Why you should care
Because you don’t need to be psychic to read minds.
Video by Tom Gorman
In person, bespectacled, wavy-haired Jay Alexander seems nervous, even a little shy. You wouldn’t guess that he’s performed for rock stars like Bono and the Rolling Stones, done live shows for the CIA, or appeared on Good Morning America and the Today show.
His claim to fame? He can read minds.
Yes, really. Well, sort of. Alexander uses micro expressions — extremely subtle, split-second facial expressions, like swallowing or twitching at the corners of the mouth — to decipher our thoughts, including whether we’re lying or telling the truth. Alexander learned about micro expressions more than 25 years ago when he stumbled onto a book by psychology researcher Paul Ekman, who’s worked with the CIA to read faces and solve crimes. Ekman is the inspiration behind Tim Roth’s character in the Fox series Lie to Me. Fascinated, Alexander devoured other books on the topic and memorized countless micro expressions before taking his studies to the stage.
He breaks the cardinal rule of magic, revealing the mind-reading secrets behind each act.
Among his most popular acts is guessing where an audience member is hiding a ring. As one volunteer holds out her balled-up fists, he stops and looks at his audience, gathered around the red-curtained stage at Showroom 42 in San Jose, California. He points out how her nose is turned toward her left hand, which, sure enough, holds the ring. As another pair of volunteers holds out their fists, he asks each one, “Do you have the ring?” over and over before pointing out how one of them adamantly insists, “I do not have the ring,” yet nods her head yes — catching her in a surefire lie. In another act, he recites the alphabet, trying to guess each letter in an audience member’s best friend’s name. As she responds “no” to each letter, he gauges her baseline vocal pitch — when she’s telling the truth — and detects when it changes.

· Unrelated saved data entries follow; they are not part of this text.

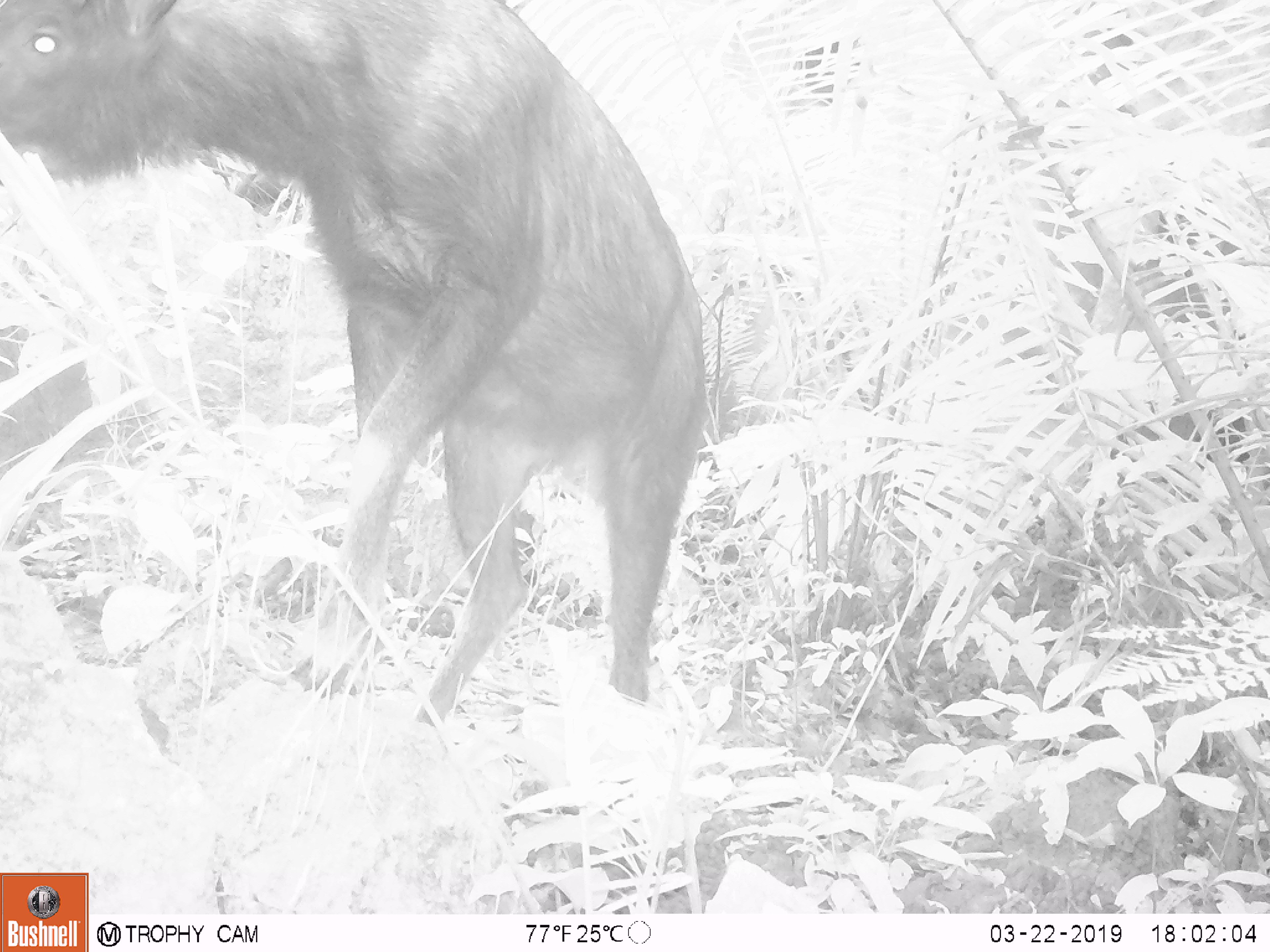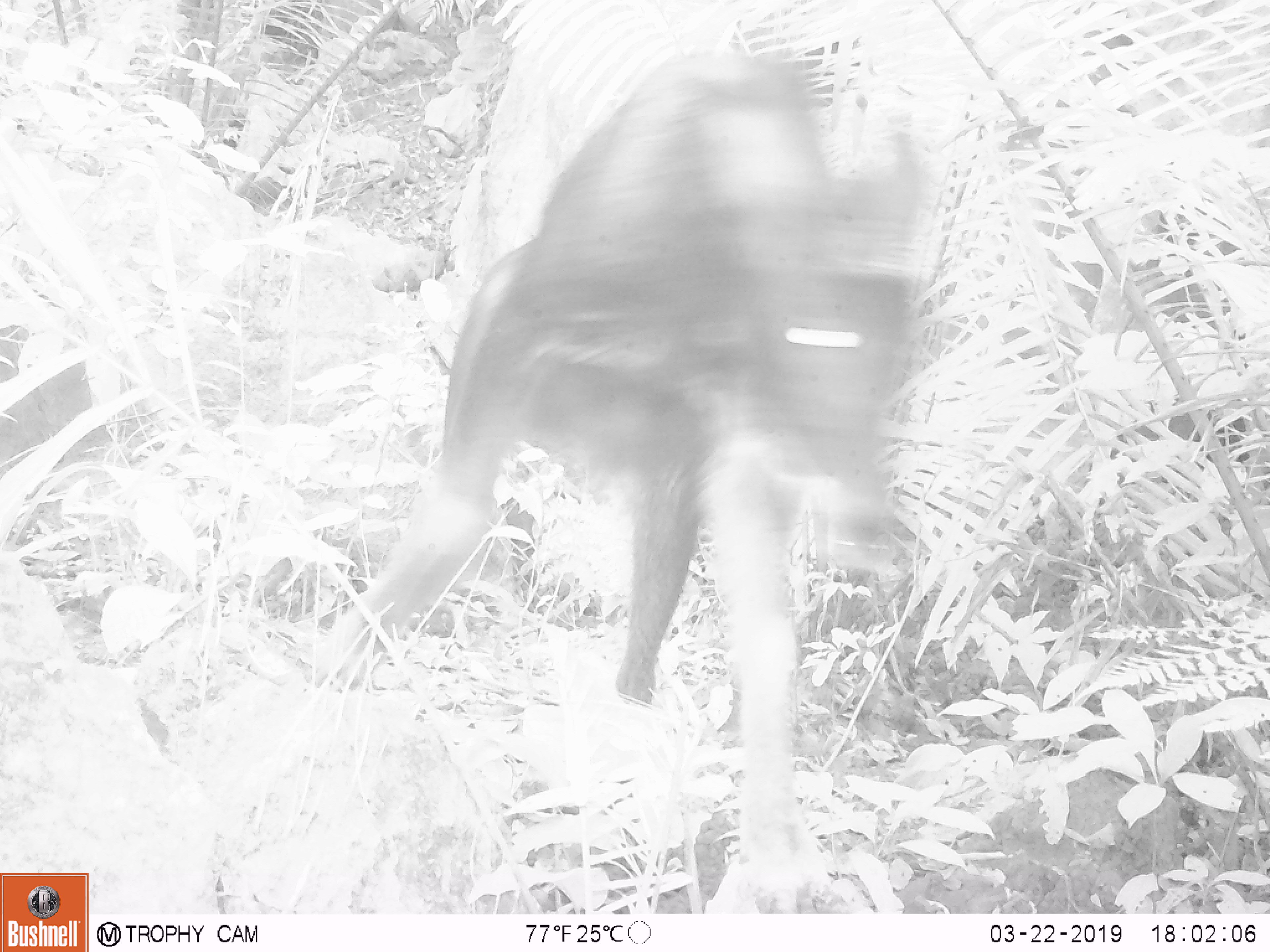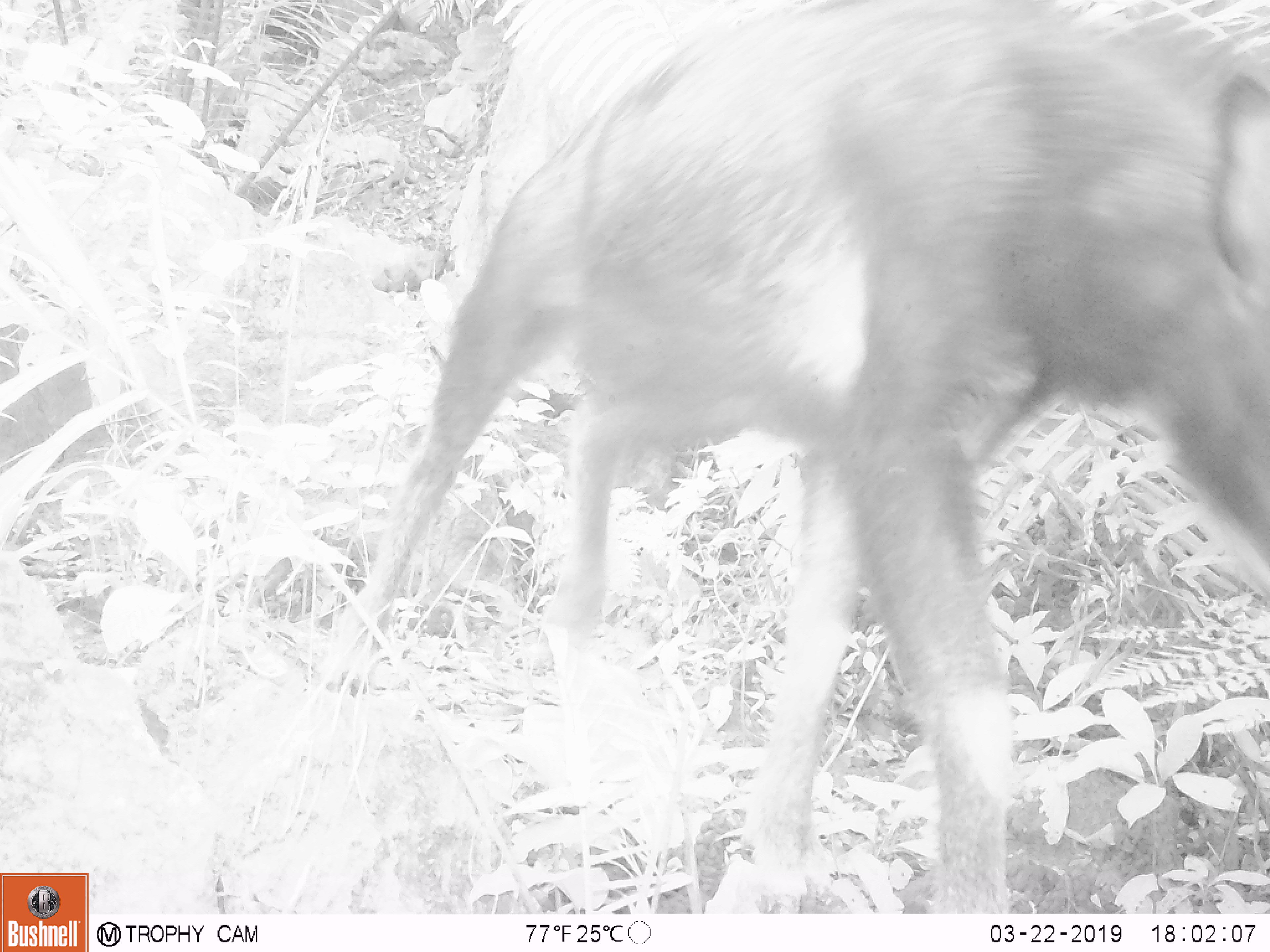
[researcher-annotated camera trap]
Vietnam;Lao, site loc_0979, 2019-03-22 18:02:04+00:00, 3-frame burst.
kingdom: Animalia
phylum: Chordata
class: Mammalia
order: Artiodactyla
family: Bovidae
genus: Capricornis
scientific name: Capricornis sumatraensis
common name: chinese serow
Chinese serow (Capricornis sumatraensis). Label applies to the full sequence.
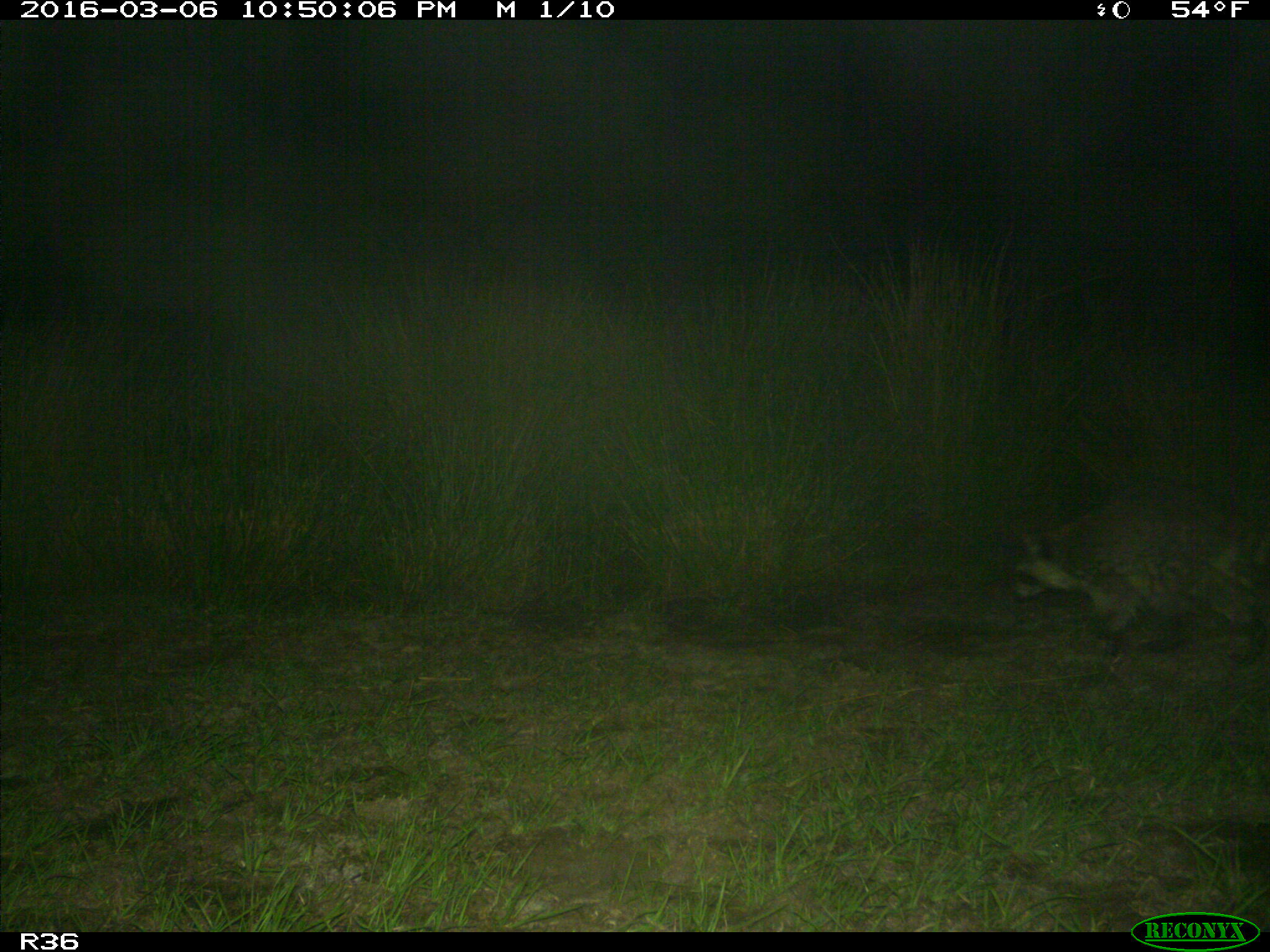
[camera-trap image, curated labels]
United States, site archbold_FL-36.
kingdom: Animalia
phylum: Chordata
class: Mammalia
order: Carnivora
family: Procyonidae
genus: Procyon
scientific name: Procyon lotor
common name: common raccoon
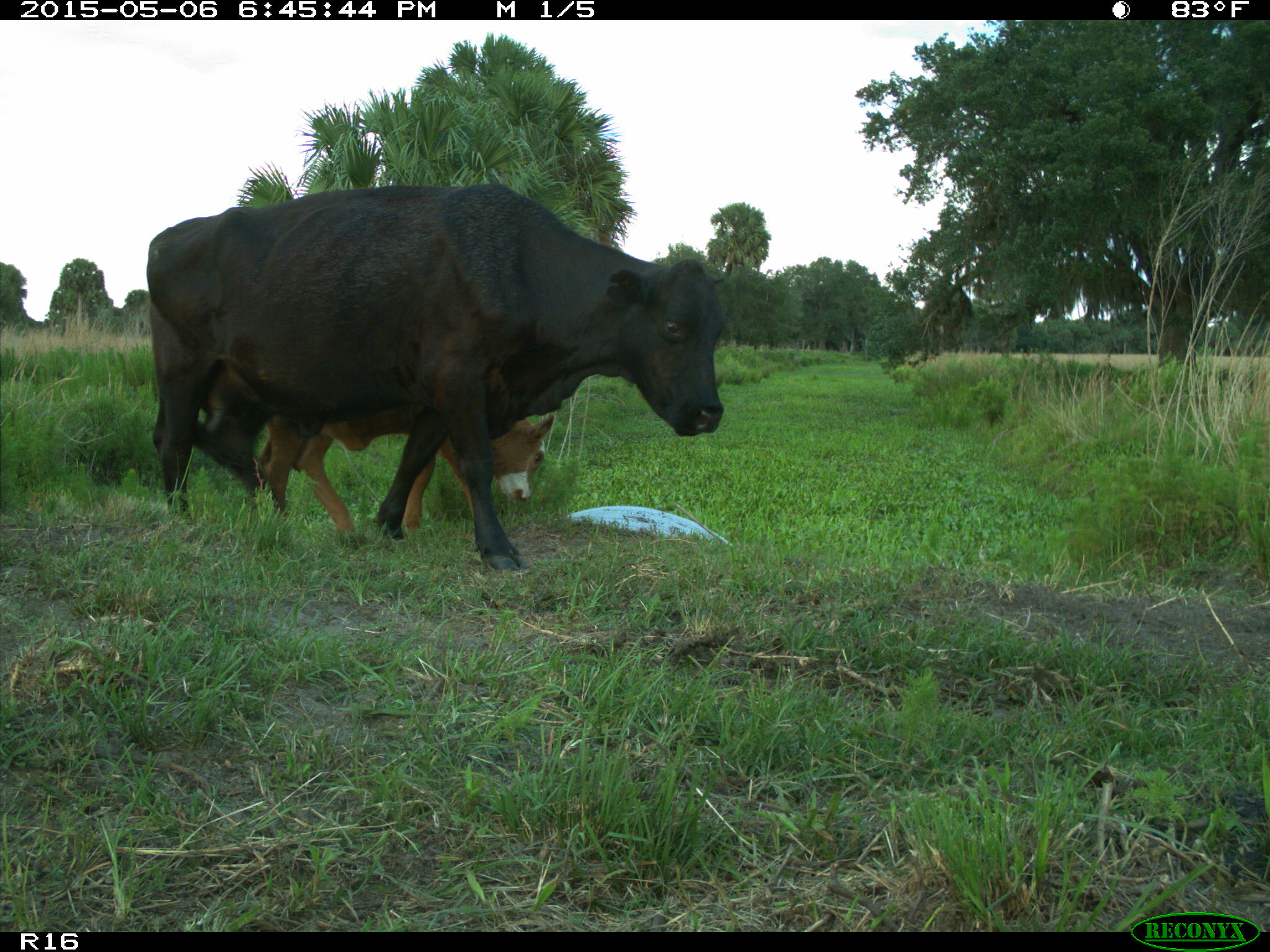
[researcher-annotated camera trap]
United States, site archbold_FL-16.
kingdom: Animalia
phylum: Chordata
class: Mammalia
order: Artiodactyla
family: Bovidae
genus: Bos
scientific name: Bos taurus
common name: domestic cow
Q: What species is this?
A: Bos taurus (domestic cow).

Alexander breaks the cardinal rule of magic, revealing the mind-reading secrets behind each act. “When we have a conversation with someone, there are three conversations that go on: the words we use, our vocal intonations and our body language,” he explains soon after stepping onstage. But he still retains a hint of mystery, blending psychology with classic magic show elements — not only guessing which card a volunteer picked, for example, but making it inch eerily outward from the rest of the deck — so that his audience can’t always tell the difference. Despite his soft-spoken demeanor, he’s a masterful performer. His mentalist feats, sprinkled with a healthy dose of slapstick, routinely send the crowd erupting into giggles.
Alexander admits that he doesn’t always guess correctly. But that’s OK. He says that since the audience is in on it too, they feel invested in him getting it right. “The audience is with you,” he says. Whether he nails it every time is beside the point. “It’s the connection with people.”